=== TASK ITEM ===
Transcribe only the part of the material below that begins at the line containing "Pretty woman in" and ends at the line containing "Police Spokesman Supt.", with both kept and images left out.

=== GIVEN ENTRIES ===
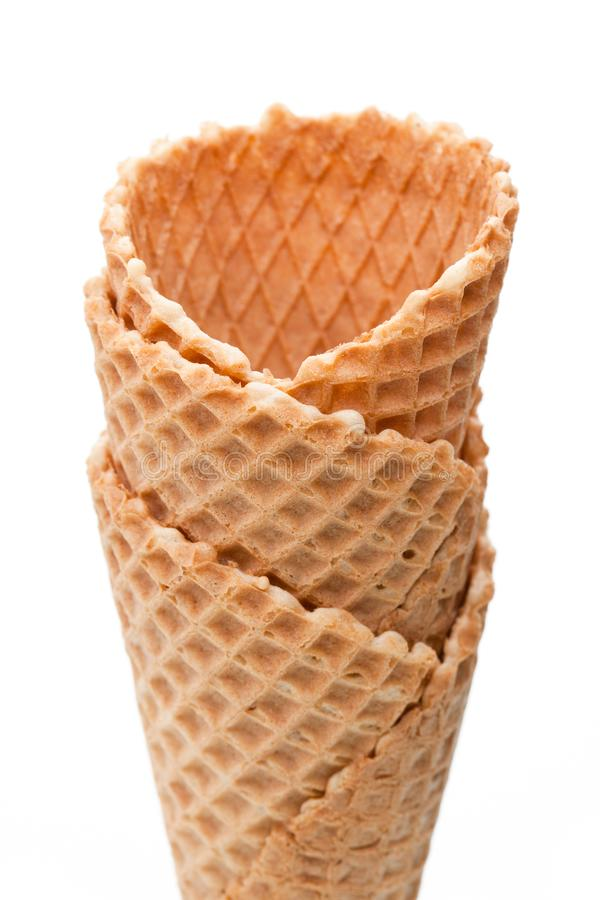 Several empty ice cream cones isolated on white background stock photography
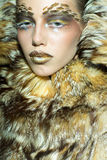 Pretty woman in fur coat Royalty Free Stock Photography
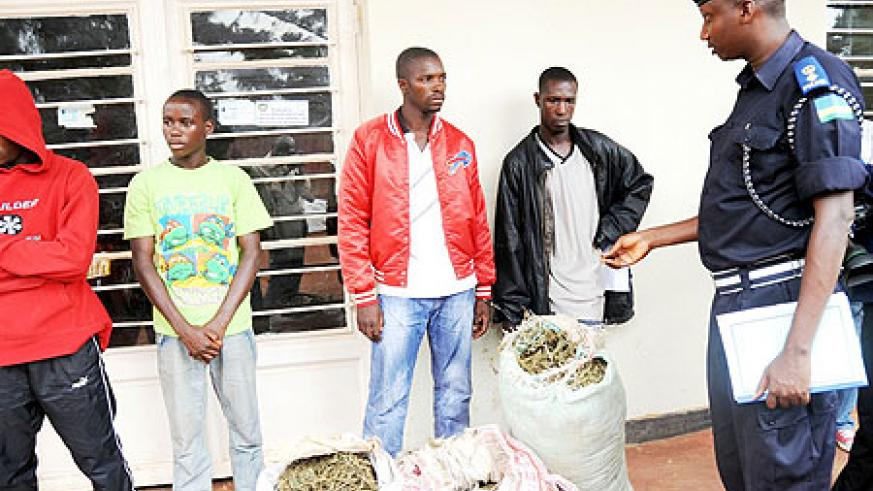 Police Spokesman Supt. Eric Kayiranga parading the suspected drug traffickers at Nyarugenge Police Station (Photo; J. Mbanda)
* * *
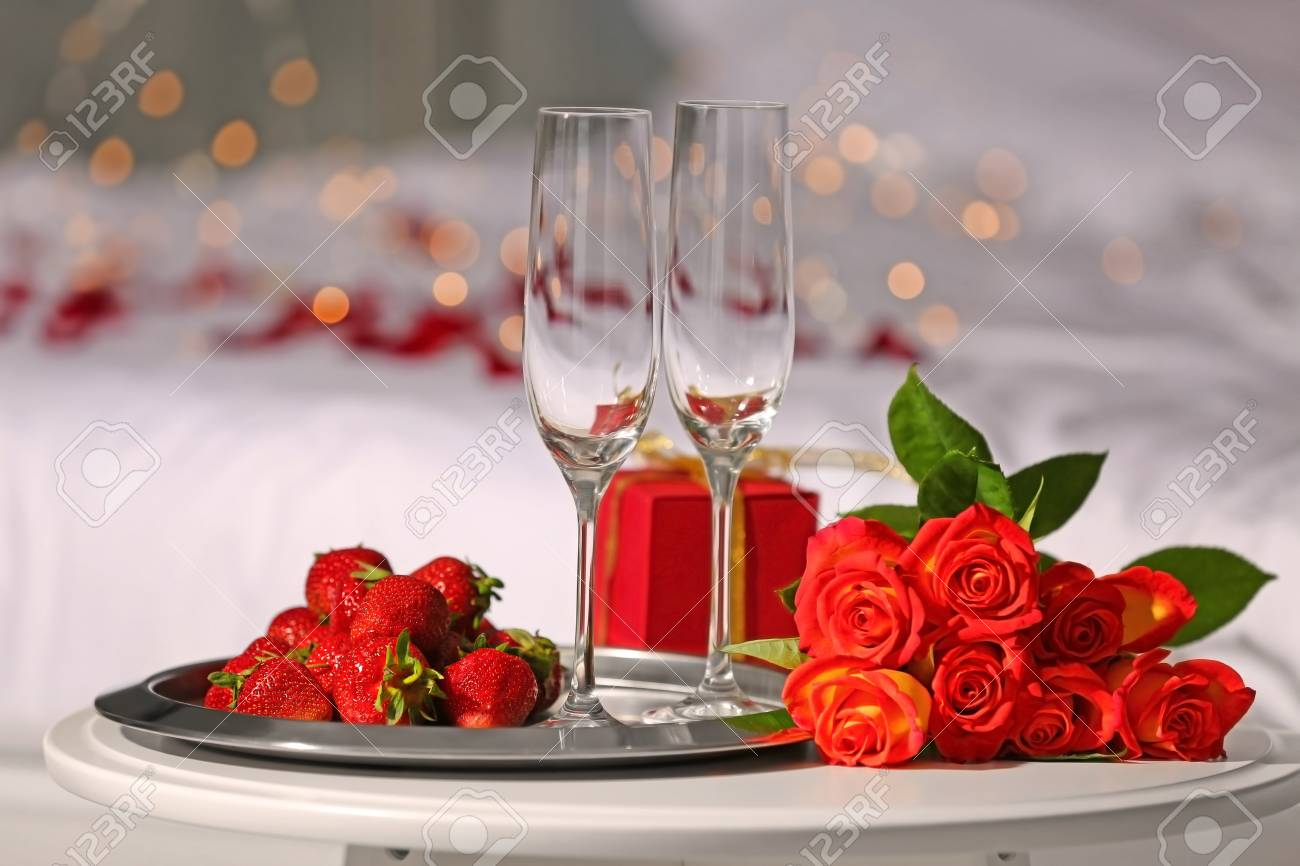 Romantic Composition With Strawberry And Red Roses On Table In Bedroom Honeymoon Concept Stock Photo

=== ANSWER BELOW ===
 Pretty woman in fur coat Royalty Free Stock Photography
 Police Spokesman Supt. Eric Kayiranga parading the suspected drug traffickers at Nyarugenge Police Station (Photo; J. Mbanda)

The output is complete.